-------- Data provided --------

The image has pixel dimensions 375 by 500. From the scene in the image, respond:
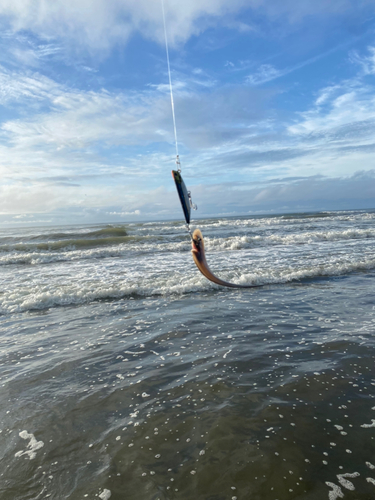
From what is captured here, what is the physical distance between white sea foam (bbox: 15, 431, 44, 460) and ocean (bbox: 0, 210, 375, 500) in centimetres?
1

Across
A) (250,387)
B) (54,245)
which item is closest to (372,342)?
(250,387)

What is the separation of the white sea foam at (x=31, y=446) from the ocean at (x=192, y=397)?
12 millimetres

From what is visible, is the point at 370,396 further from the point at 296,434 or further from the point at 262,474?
the point at 262,474

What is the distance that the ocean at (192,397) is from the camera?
2.75 meters

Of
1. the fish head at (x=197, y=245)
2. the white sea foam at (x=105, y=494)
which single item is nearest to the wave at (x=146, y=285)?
the fish head at (x=197, y=245)

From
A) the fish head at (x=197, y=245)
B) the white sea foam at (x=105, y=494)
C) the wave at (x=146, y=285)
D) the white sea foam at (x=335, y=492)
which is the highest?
the fish head at (x=197, y=245)

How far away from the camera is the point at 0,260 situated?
1892 cm

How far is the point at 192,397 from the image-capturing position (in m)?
3.93

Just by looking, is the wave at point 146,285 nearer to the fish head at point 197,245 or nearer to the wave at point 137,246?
the fish head at point 197,245

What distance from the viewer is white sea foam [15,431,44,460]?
3.17m

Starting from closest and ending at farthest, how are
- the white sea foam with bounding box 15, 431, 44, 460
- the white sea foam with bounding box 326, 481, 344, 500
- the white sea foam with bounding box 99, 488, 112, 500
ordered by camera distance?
the white sea foam with bounding box 326, 481, 344, 500 → the white sea foam with bounding box 99, 488, 112, 500 → the white sea foam with bounding box 15, 431, 44, 460

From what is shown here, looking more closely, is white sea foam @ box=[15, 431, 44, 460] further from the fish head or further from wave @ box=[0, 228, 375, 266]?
wave @ box=[0, 228, 375, 266]

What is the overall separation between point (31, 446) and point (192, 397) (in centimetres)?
192

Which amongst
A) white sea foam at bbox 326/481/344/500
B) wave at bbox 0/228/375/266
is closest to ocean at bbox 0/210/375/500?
white sea foam at bbox 326/481/344/500
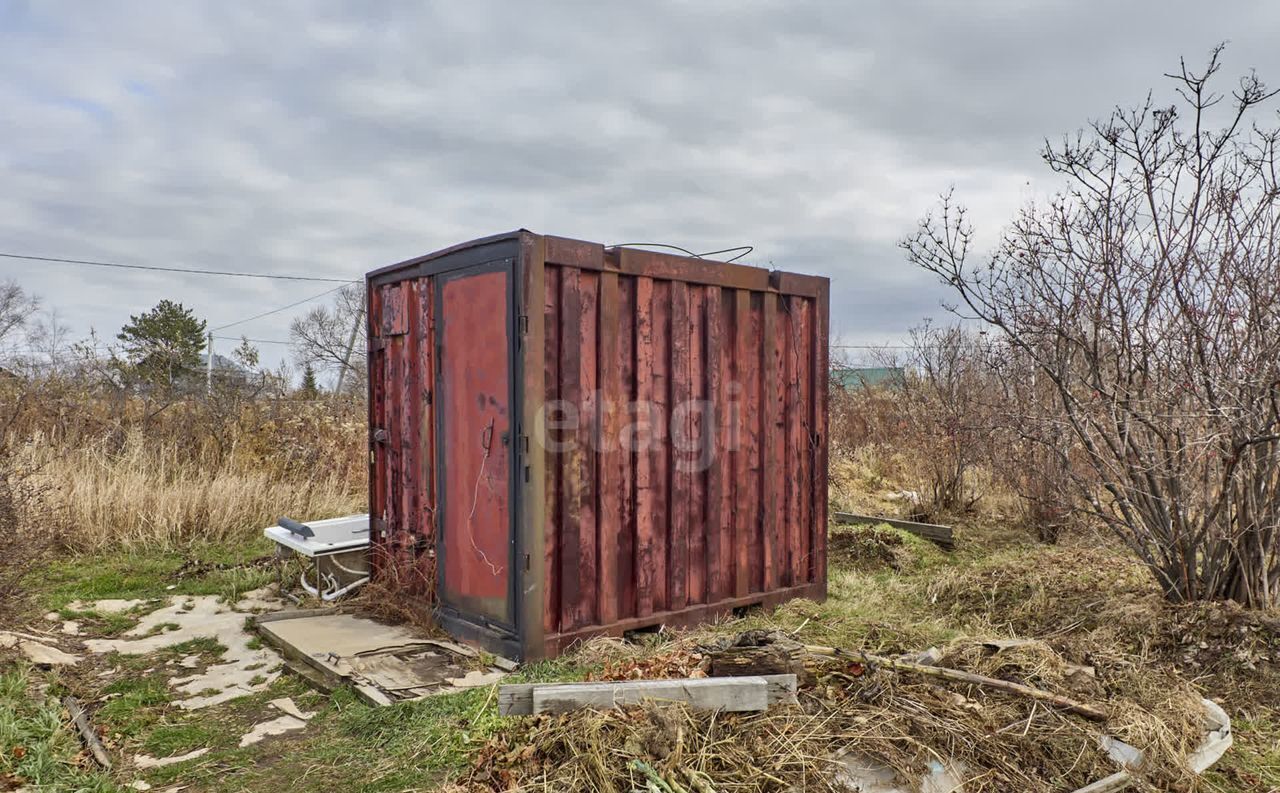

--------

Copy the records above word for word, leaving out the pictures.

The image has pixel dimensions 375 by 500. From the scene in the image, respond:
From what is captured here, what is the physical distance between white sea foam (bbox: 15, 431, 44, 460) and ocean (bbox: 0, 210, 375, 500) in centimetres?
1

Across
A) (250,387)
B) (54,245)
which item is closest to (372,342)?
(250,387)

What is the separation of the white sea foam at (x=31, y=446) from the ocean at (x=192, y=397)?
12 millimetres

From what is visible, is the point at 370,396 further from the point at 296,434 or further from the point at 262,474?
the point at 262,474

What is the distance that the ocean at (192,397) is from the camera?
2.75 meters

Of
1. the fish head at (x=197, y=245)
2. the white sea foam at (x=105, y=494)
which single item is nearest to the wave at (x=146, y=285)?
the fish head at (x=197, y=245)

From
A) the fish head at (x=197, y=245)
B) the white sea foam at (x=105, y=494)
C) the wave at (x=146, y=285)
D) the white sea foam at (x=335, y=492)
which is the highest?
the fish head at (x=197, y=245)

How far away from the camera is the point at 0,260 situated?
1892 cm

How far is the point at 192,397 from the image-capturing position (in m)?
3.93

Just by looking, is the wave at point 146,285 nearer to the fish head at point 197,245 or nearer to the wave at point 137,246?
the fish head at point 197,245

What distance from the viewer is white sea foam [15,431,44,460]?
3.17m

Starting from closest and ending at farthest, how are
- the white sea foam with bounding box 15, 431, 44, 460
- the white sea foam with bounding box 326, 481, 344, 500
- the white sea foam with bounding box 99, 488, 112, 500
ordered by camera distance?
the white sea foam with bounding box 326, 481, 344, 500 → the white sea foam with bounding box 99, 488, 112, 500 → the white sea foam with bounding box 15, 431, 44, 460

From what is shown here, looking more closely, is white sea foam @ box=[15, 431, 44, 460] further from the fish head or further from wave @ box=[0, 228, 375, 266]?
wave @ box=[0, 228, 375, 266]

What is the overall separation between point (31, 446) and point (192, 397) (in centimetres)?
192

Which amongst
A) white sea foam at bbox 326/481/344/500
B) wave at bbox 0/228/375/266
is closest to ocean at bbox 0/210/375/500?
white sea foam at bbox 326/481/344/500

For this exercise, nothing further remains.